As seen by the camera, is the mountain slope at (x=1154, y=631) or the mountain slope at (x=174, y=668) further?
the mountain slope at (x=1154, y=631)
:::
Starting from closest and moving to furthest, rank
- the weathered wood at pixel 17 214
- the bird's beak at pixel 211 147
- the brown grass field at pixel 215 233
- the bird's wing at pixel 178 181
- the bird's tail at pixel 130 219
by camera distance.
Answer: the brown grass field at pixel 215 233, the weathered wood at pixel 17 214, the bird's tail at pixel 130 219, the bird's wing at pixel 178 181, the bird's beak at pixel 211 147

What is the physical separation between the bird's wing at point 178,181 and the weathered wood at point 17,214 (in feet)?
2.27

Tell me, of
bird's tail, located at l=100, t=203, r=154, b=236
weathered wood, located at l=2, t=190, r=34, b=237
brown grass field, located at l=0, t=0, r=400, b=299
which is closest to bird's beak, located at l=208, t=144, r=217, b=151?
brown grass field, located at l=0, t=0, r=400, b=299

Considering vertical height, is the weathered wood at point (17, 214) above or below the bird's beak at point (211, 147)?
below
:::
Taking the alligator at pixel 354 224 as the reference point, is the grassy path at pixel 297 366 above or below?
:::
O que produzir |
Liste cada linha das entradas acima em que aparece a palavra "wood". Leve em conta a diferença entre maiúsculas e minúsculas.

Resultado abaixo |
- the weathered wood at pixel 17 214
Answer: the brown grass field at pixel 215 233, the weathered wood at pixel 17 214, the bird's tail at pixel 130 219, the bird's wing at pixel 178 181, the bird's beak at pixel 211 147
What is the physical separation between the bird's wing at point 178,181 and the weathered wood at point 17,214 (in feet)?
weathered wood, located at l=2, t=190, r=34, b=237
Considering vertical height, is the weathered wood at point (17, 214) above or below the bird's beak at point (211, 147)?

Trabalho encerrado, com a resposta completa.